The Mediterranean monk seal current distribution is only partially known with most available data retrieved from sites where adult females are known to return every year to reproduce. Thanks to the predictability of these events, some of the delivery caves are monitored year-round using camera-trap (e.g. Martinez-Jauregui et al ., 2012), allowing us to learn much about mother/pup relation. Yet, the home ranges of these marine mammals are wide, as adult individuals are known to be able to cover several tens of kilometers per day (Adamantopoulou et al ., 2011), and little is known about milling and foraging areas and which is the actual distributional range during the non-breeding season. This kind of information is difficult to retrieve as monk seals are often elusive. The recently become available possibility to molecularly monitor the presence of any target species through the analysis of traces of its DNA released in the environment (eDNA) provides a precious and absolutely non-invasive means by which unveiling and oversee the Mediterranean monk seal population.

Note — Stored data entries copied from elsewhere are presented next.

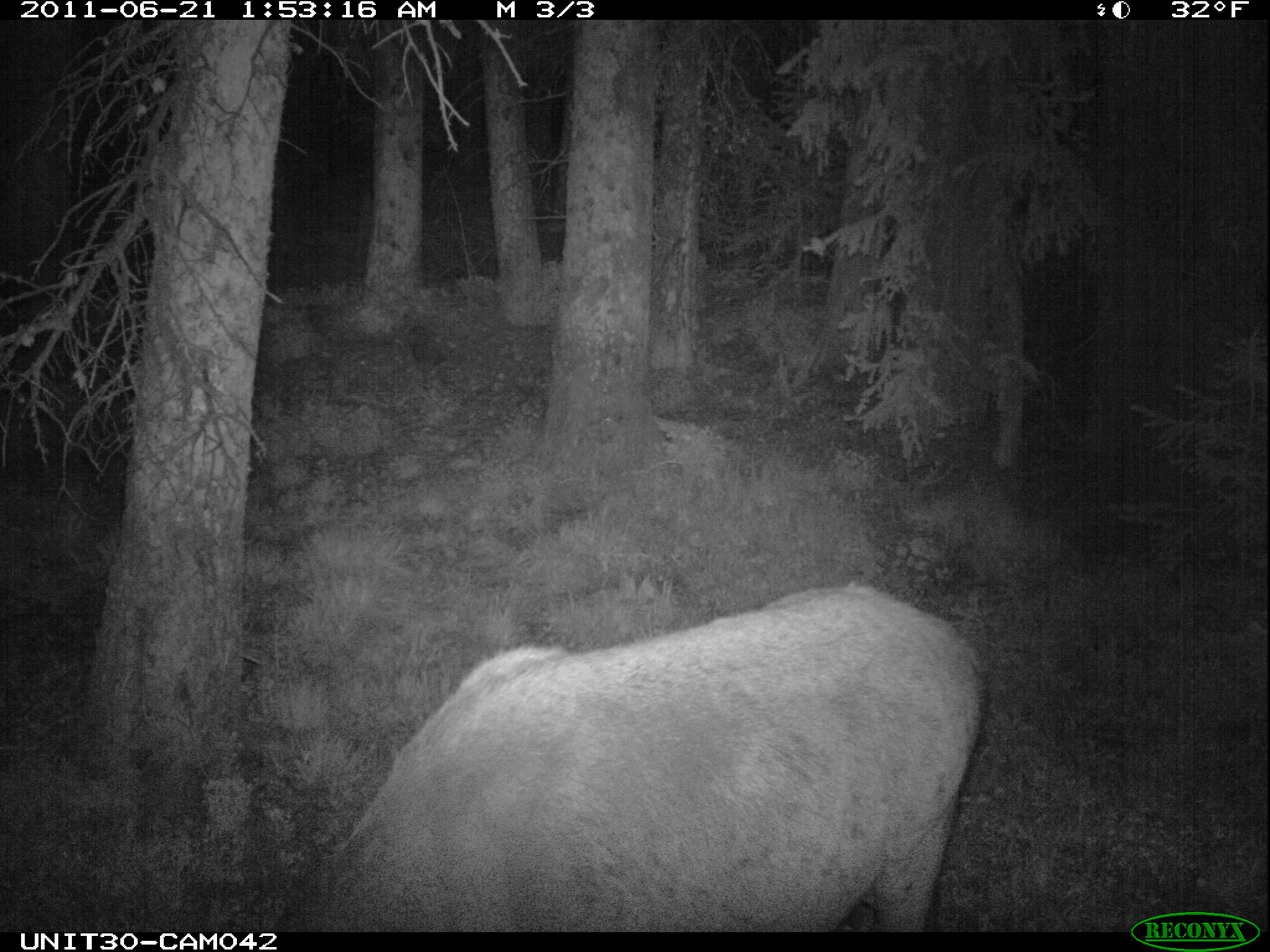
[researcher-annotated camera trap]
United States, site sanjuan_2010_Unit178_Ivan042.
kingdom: Animalia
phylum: Chordata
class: Mammalia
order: Artiodactyla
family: Cervidae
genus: Cervus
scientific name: Cervus elaphus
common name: red deer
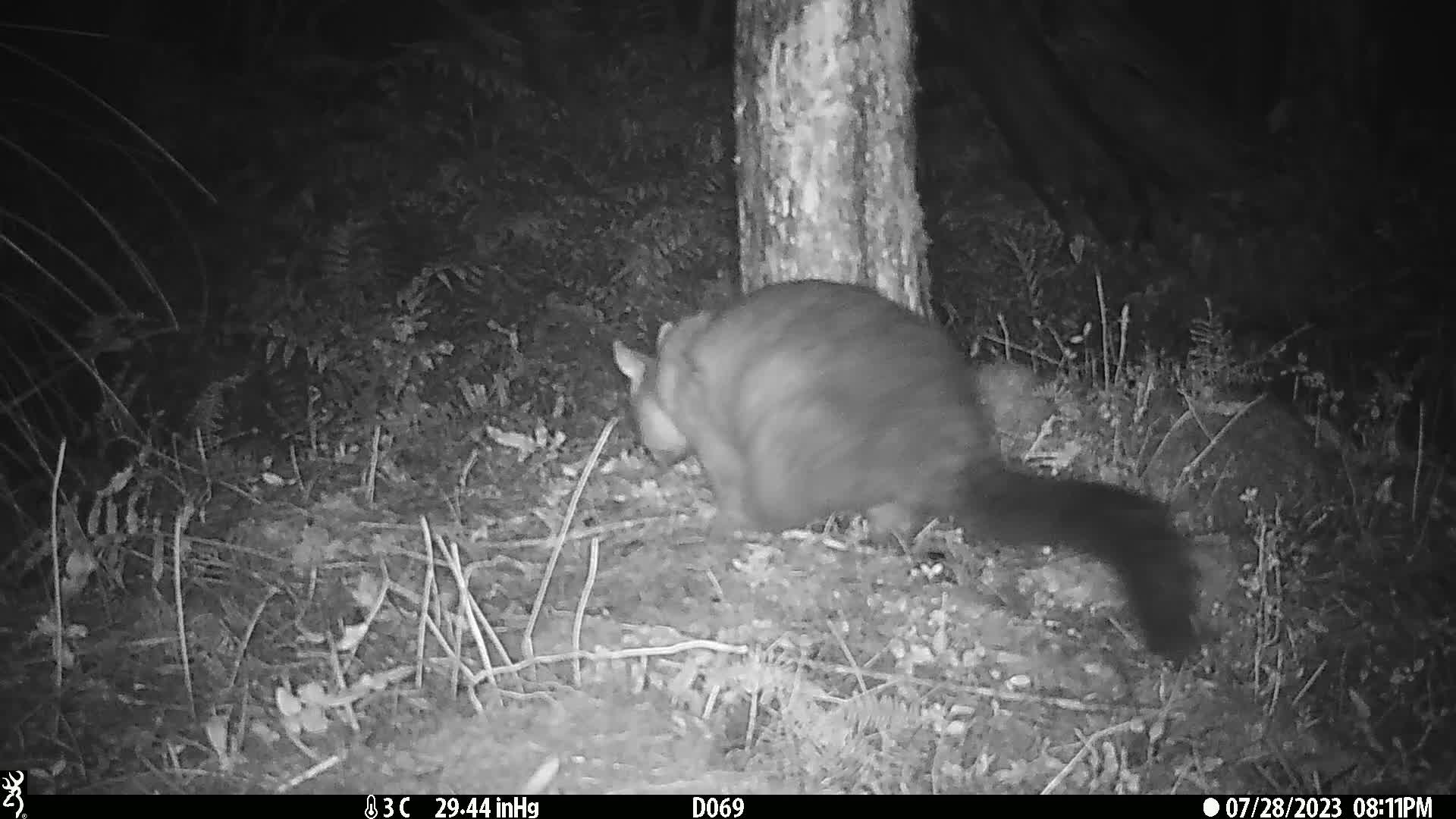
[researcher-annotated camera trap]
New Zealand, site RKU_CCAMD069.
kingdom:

In this letter we desire to make available a triple set of species-specific molecular assays able to detect the presence of residual Mediterranean monk seal DNA both from soil and water environmental matrices. The developed assays were validated both in silico and in the wet lab on a wide range of DNA templates, including tissue (n=3) and residual (n=12) extracts and marine eDNA samples (n=58). The overall sample (n=73) was split into 7 categories: 3 positive and 2 negative controls and 2 sets (offshore/coastal) of marine eDNA samples. Our results show that 1) the assays are successful in identifying the smallest amount of monk seal eDNA (up to 5.7*10-8 mg/L); 2) the screening on both Mediterranean marine eDNA sample sets (from previous and ongoing studies) detected the presence of monk seal in about 50% of the samples of either set, and showed that eDNA analysis can anticipate the detection of the monk seal presence in the study areas before human eye; 3) finally, the proposed approach can potentially unveil still unknown aspects of the biology of this charismatic marine mammal species, by allowing its identification in inaccessible contexts (i.e. offshore waters and during night-time).